Fee and commission income grew by 10% YoY from N103.38bn in FY 2019 to N113.22bn in FY 2020. Specifically, credit-related fees rose by 96% YoY from N4.89bn to N9.60bn, reflecting increased loan book growth in FY 2020. Letters of credit commissions and fees grew by 86% YoY from N6.38bn in FY 2019 to N11.89bn in FY 2020. Electronic banking fees, despite a c.50% decline in fees, grew by 1% YoY from N48.03bn in FY 2019 to N48.68bn in FY 2020.

The solid growth in fee and commission income and trading gains drove the Group’s 23% YoY non-interest income growth from N158.37bn in FY 2019 to N194.15bn in FY 2020, thus accounting for 48% of operating income in FY 2020 (FY 2019 contribution: 36%).

Weakened by the decline in net interest income, operating income grew by just 3% YoY from N366.38bn in FY 2019 to N375.72bn in FY 2020. Profit before tax grew by 11% YoY from N75.29bn in FY 2019 to N83.70bn in FY 2020, supported by an improvement in the Group’s cost-to-income ratio from 79% in FY 2019 to 78% in FY 2020. Profit after tax rose by 14% YoY from N66.04bn in FY 2019 to N75.59bn in FY 2020.

The Homecoming Of The Elephant

The Group recorded improvements across its major performance metrics in FY 2020. We note that the Group faced a tumultuous period in the past few years, resulting from the 2016 economic recession. For instance, the Group’s asset quality materially improved, as the nonperforming loan (NPL) ratio lowered from 24.40% as of FY 2016 to 7.70% as of FY 2020.

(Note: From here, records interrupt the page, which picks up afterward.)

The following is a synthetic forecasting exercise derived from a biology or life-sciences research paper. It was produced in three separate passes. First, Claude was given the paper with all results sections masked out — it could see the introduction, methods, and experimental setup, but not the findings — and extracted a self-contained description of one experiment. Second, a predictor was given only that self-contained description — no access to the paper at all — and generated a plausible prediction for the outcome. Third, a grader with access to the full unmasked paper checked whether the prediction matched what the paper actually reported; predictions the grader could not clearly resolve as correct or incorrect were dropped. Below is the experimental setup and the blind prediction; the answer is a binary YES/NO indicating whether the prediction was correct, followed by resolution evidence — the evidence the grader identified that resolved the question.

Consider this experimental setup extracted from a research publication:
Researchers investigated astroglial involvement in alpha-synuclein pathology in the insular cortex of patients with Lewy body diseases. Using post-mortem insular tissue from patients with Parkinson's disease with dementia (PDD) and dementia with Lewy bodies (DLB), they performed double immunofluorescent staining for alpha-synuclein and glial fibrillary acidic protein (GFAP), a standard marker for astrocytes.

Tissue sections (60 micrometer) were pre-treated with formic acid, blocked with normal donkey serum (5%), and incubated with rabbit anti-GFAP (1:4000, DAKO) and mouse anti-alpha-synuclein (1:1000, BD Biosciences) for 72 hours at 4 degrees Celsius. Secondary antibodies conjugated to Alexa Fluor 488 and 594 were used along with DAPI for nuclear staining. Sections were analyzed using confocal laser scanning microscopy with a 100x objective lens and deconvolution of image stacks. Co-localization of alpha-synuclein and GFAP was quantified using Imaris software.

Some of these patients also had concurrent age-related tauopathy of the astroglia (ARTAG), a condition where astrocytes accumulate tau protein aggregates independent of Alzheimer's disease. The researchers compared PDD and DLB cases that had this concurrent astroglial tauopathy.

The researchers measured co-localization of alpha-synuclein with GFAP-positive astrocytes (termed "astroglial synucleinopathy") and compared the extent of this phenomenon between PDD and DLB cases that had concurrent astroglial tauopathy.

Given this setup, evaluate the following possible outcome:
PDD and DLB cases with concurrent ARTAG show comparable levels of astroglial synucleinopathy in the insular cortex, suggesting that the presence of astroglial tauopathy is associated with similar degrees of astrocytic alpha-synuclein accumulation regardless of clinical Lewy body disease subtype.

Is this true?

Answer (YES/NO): YES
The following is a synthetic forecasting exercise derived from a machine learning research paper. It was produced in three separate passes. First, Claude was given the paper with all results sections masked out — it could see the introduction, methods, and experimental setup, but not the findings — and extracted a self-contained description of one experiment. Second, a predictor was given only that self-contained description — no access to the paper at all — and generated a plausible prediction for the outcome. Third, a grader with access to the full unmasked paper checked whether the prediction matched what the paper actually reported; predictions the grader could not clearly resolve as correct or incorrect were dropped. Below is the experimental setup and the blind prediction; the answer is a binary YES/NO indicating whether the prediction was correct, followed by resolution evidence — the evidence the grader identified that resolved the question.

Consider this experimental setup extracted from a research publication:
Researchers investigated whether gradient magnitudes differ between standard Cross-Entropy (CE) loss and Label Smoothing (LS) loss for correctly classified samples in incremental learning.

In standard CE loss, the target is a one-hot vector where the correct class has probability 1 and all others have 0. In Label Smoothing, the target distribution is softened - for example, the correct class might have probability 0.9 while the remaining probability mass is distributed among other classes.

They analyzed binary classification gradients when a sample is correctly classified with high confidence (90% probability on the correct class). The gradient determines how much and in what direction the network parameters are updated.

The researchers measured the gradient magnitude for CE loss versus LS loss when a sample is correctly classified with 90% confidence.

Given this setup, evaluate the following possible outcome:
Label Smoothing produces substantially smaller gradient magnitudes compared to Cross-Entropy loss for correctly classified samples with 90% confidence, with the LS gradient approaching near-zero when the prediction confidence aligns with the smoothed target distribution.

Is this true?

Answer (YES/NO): NO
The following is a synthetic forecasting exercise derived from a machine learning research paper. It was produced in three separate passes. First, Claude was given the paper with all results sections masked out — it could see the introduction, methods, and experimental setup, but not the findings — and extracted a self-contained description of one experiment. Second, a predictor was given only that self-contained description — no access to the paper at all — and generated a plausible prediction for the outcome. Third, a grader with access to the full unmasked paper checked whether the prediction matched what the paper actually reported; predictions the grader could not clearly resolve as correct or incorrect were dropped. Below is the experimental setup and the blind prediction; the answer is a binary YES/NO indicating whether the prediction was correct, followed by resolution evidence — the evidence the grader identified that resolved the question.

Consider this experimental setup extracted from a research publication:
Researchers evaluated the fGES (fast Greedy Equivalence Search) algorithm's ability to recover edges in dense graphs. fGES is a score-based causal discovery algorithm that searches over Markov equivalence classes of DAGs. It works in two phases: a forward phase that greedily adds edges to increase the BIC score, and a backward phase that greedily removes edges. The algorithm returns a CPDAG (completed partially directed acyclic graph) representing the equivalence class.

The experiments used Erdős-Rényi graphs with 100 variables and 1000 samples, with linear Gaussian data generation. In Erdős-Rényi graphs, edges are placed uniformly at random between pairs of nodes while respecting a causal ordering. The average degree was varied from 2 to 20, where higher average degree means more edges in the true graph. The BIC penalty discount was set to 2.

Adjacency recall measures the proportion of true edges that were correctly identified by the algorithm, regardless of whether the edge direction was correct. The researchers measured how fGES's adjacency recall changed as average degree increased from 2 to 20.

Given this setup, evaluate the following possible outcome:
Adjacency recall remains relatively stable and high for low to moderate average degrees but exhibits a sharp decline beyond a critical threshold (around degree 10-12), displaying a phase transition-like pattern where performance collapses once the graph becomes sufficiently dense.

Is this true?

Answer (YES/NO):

The Group also made a considerable progress in its efforts to maintain an adequate capital position. During the financial year, the Group injected the proceeds of the sale of its insurance subsidiary to capitalise its banking subsidiary. As a result, the banking subsidiary’s capital adequacy ratio improved from 15.50% as of FY 2019 to 17.00% as of FY 2020 (regulatory threshold: 15%). The Group intends to increasingly drive capital accretion to support its business in the current operating environment.

Business Outlook

While the macroeconomic challenges are noted, notably the volatilities in the foreign exchange market and weak household consumption, we expect to see a rebound in the Group’s interest income due to the rising yields in the fixed income market.

The higher interest-rate environment also effectively implies a higher interest expense; however, we believe that the low-cost funding profile of the Group positions it to expand net interest margin in the near term.

We also expect the Group to deepen its digital footprints in the near to medium term, and we expect to see continued value accretion from the digital banking space. Using a blend of Discounted Dividend Model (DDM) and Residual Income Model (RIM), we estimate a N7.51 fair value for the Group.

Our fair value estimate effectively implies a 3.09x justified price-to-earnings (P/E) multiple. At the stock’s N7.65 current market price, the stock trades at a 3.15x forward P/E, thus translating to a -2% price return. We forecast a N0.51 dividend for FY 2020, which implies a 6% dividend yield. Therefore, we estimate a 4% total return for the stock. We recommend a HOLD.